Like many of his novels set on the dying planet of Barsoom (known to us, as Mars), Chessmen feels like two long, connected short stories. The daughter of John Carter and Dejah Thoris runs away and her airship crashes among yet another previously unknown subset of Martians, the kaldane and their rykor… well, it’s complicated. The kaldane are oversized human heads that walk on little  spiders and who mount themselves on headless human bodies called rykor, seize hold of the spinal column, and use them as their bodies. Burroughs doesn’t have Lovecraft nor Carter’s feel for imparting the horror felt by a character, but he does a decent job of showing how horrified the princess is (and her lovesick rescuer who is, naturally, also a fierce and chivalrous warrior).

When the two more or less human protagonists escape (along with their new friend, one of the walking heads and his stolen rykor), they wind up in a sort of lost and primitive kingdom where a game similar to chess is played, only with… well, you can guess. Yes, the pieces are actually people, fighting on a giant board.

Will Tara of Heliun and Gahan of Gathol escape? Will they find true love together? Will the villainous king (or jeddak) be replaced by his much nicer and braver vassal? Will there be an addendum explaining the (non-fatal) rules of Martian chess?

Well, um, yeah.

‘Invasion Of The Tearling’ By Erika Johansen


9780062290410Maybe not as good as the first book in the trilogy, but still very good. The world building is nicely realized and it’s both good and important that it’s a book with a female protagonist that was written by a female author. It shouldn’t be, but I hope we can all agree that full gender equality hasn’t been reached yet, so anything that breaks up the boys club is positive.

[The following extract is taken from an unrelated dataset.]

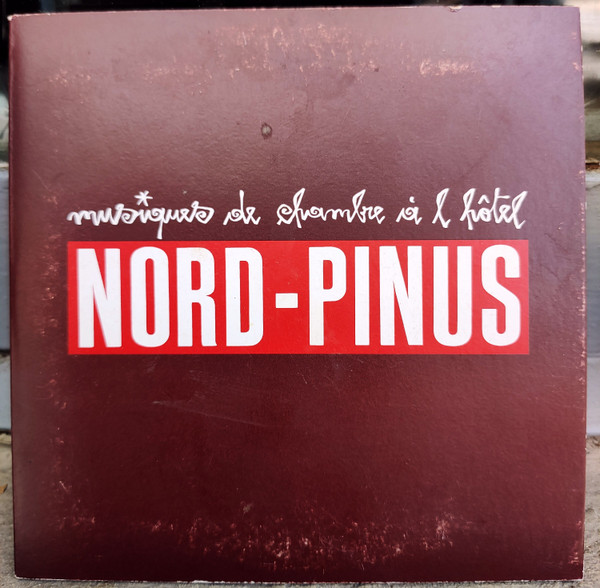 Musiques De Chambre À L'Hôtel Nord-Pinus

The other week, I was visiting my new grandniece (yes, I’m old; I can already feel the icy hand of death clutching at my still, but barely beating heart; I can only pray that when the reaper comes for me, he finds wearing nothing but a pair of ruby encrusted spurs and listening to Jefferson Airplane’s classic album, Surrealistic Pillow), and my nephew-in-law showed me one of the books the infant had been given. It was an ABCs of famous American women and ‘U’ was for Ursula K. Le Guin. I explained that she was a famous and great feminist writer, best (though not exclusively) known for writing very thoughtful fantasy and science fiction.

That has nothing to do with The Invasion of the Tearling, but feminism in the genre had been on mind and that’s why.

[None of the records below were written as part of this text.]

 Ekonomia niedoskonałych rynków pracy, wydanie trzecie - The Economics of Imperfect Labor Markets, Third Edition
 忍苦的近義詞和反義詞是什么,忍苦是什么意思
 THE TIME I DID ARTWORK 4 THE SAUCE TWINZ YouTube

We are in a fantasy world, with an invasion and a young queen, but the most interesting part are visions/flashbacks to how people from ‘our’ world wound up in this fantasy landscape. There’s a messianic revolutionary named William Tear and a world of corporate control created by a former president – a far right ideologue. It’s tempting to read Donald Trump into him, but he’s actually more of a Reagan-era figure. More Christian right than meandering, narcissistic fascism. The revolutionary movement grew out of the Occupy movement and it does feel real enough, but the Calvinistic, ‘chosen ones’ nature of the people who will escape to the new world (better world, they call it) is disquieting. There’s a single mention that they are not actually moving in place, but in time (to the future? the past?).

Our heroine fends off the evil queen (actually, she gets a three year truce), but quite clearly releases some more horrible evil into the world, so there’s that. I’ll check the library to see if they have the third book available.